Thread: BUG #18773: オートバキュームのリトライ時にreltuplesの値が減少する

I hope this email finds you well. I would like to apologize in advance for any language mistakes, as my English is not very good. However, I will do my best to communicate clearly.

Regarding the report "BUG #18773: オートバキュームのリトライ時にreltuplesの値が減少する" submitted from the email address "antengynnnn536(at)gmail(dot)com", I am writing to inform you that I work at the same company. Since the owner of the mentioned email address is away from work for a while, I will be corresponding on their behalf.

I have already contacted AWS Support for verification regarding this issue. Although the case was escalated to their development department, AWS stated that this behavior is due to a PostgreSQL specification and they would not address it. They recommended contacting PostgreSQL directly.

In our company's environment, we rely heavily on Autovacuum and Autoanalyze for database management due to the high load of executing many SQL queries and managing execution plans. If Autovacuum causes the reltuples value to become inaccurate, it could significantly impact SQL performance, resulting in substantial influence.

Since this issue could also cause unintended SQL delays for other users, we are hoping for an improvement in this area.

Thank you very much for your attention to this matter.

Best regards,


=======================================================================
このE-mailに含まれる情報は、このE-mailの名宛人のみが利用可能な限定された情報です。

万一、当方の誤送信等によりこのE-mailをお受け取りになった場合は、深くお詫び申し上げます。
誠に勝手ではございますが、このメールの印刷、コピー、転送その他
一切のご使用をお控えいただきますようお願いいたします。
お手数をお掛けいたしますが、直ちにこのE-mailを破棄して頂くとともに、誤送信である旨を送信者に通知いただきますようご協力をお願い申し上げます。
=======================================================================

[ex-al]
On Sun, Feb 9, 2025 at 9:10 PM 濱中 弘和 <hamanaka7767.ita@al.asahi-life.co.jp> wrote:
I hope this email finds you well. I would like to apologize in advance for any language mistakes, as my English is not very good. However, I will do my best to communicate clearly.
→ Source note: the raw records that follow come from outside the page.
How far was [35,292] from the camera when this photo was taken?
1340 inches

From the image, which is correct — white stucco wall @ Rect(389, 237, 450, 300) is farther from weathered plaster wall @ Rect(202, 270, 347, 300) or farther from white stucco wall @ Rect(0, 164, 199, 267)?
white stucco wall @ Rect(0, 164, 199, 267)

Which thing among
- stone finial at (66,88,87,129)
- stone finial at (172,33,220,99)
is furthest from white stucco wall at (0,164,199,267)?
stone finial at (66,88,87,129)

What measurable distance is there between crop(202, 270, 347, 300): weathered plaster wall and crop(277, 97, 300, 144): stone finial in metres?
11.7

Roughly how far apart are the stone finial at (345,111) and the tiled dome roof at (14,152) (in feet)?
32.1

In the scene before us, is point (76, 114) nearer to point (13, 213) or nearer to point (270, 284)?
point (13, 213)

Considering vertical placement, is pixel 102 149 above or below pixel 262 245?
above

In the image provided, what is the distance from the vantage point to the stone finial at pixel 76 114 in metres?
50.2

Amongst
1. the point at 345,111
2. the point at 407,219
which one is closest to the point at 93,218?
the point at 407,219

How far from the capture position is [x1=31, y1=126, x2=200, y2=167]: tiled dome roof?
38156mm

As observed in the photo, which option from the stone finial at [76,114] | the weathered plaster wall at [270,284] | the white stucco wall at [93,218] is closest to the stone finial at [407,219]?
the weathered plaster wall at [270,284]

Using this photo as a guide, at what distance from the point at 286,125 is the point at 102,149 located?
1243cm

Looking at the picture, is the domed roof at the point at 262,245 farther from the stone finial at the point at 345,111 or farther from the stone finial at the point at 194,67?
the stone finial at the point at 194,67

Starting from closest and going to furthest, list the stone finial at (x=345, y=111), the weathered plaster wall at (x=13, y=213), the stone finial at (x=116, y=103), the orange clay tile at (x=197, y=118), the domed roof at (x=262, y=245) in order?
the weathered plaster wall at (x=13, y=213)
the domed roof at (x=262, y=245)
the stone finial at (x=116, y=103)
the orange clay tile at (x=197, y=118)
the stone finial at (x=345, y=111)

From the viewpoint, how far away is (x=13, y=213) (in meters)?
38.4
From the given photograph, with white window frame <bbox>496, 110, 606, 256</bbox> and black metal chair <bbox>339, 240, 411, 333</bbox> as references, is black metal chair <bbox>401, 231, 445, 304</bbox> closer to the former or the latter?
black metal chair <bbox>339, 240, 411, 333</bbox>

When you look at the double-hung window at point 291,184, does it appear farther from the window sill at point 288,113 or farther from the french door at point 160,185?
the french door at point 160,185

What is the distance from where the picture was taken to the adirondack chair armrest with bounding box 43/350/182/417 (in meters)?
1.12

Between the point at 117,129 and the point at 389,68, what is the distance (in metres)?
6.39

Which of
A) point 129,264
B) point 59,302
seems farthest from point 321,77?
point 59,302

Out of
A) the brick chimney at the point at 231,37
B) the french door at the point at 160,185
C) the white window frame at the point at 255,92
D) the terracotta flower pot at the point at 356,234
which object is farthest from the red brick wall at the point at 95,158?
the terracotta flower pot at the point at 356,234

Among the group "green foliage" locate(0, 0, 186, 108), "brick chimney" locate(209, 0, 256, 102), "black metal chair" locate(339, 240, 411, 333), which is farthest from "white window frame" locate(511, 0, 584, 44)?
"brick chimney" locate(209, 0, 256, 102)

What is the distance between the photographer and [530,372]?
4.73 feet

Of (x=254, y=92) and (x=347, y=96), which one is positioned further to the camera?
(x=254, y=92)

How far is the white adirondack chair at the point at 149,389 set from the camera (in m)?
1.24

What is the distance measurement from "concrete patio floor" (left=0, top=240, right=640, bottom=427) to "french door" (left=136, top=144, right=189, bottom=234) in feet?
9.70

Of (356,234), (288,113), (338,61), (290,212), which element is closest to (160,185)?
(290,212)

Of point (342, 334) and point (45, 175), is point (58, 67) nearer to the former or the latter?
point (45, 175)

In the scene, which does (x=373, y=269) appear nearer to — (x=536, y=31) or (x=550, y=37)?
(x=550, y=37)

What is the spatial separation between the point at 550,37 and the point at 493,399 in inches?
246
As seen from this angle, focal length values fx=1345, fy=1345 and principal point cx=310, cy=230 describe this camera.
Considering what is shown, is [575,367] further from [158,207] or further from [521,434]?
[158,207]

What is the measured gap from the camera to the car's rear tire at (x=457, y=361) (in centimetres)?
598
Regarding the report "BUG #18773: オートバキュームのリトライ時にreltuplesの値が減少する" submitted from the email address "antengynnnn536(at)gmail(dot)com", I am writing to inform you that I work at the same company.

Since this issue could also cause unintended SQL delays for other users, we are hoping for an improvement in this area.

Your English here is quite good.  Maybe you can translate the original bug report into English, or just file your own, so that others can review it and know it is reasonably accurate.  It is unusual, IME, to use a translation service to perform such conversions - especially for something as technical and precise as a bug report.

David J.

Dear David J.,

Thank you very much for your kind words.

I have created a new bug report.

Below is the detailed bug report:

----------------------------------------------------------------------------------------------------------------------------------------

1.Test Environment
① PostgreSQL 13.9 *Using Aurora PostgreSQL.
② Parameters
  autovacuum=on
  autovacuum_analyze_scale_factor=0.05
  autovacuum_analyze_threshold=50
  autovacuum_naptime=30
  autovacuum_vacuum_cost_delay=20
  autovacuum_vacuum_cost_limit=200
  autovacuum_vacuum_insert_scale_factor=0.2
  autovacuum_vacuum_insert_threshold=1000
  autovacuum_vacuum_scale_factor=0.2
  autovacuum_vacuum_threshold=50


2.Test to Confirm the Inaccuracy of pg_class.reltuples

The following operations were performed:

① Inserted 50,000 records into a truncated table.
  Confirmed that autovacuum and autoanalyze were completed.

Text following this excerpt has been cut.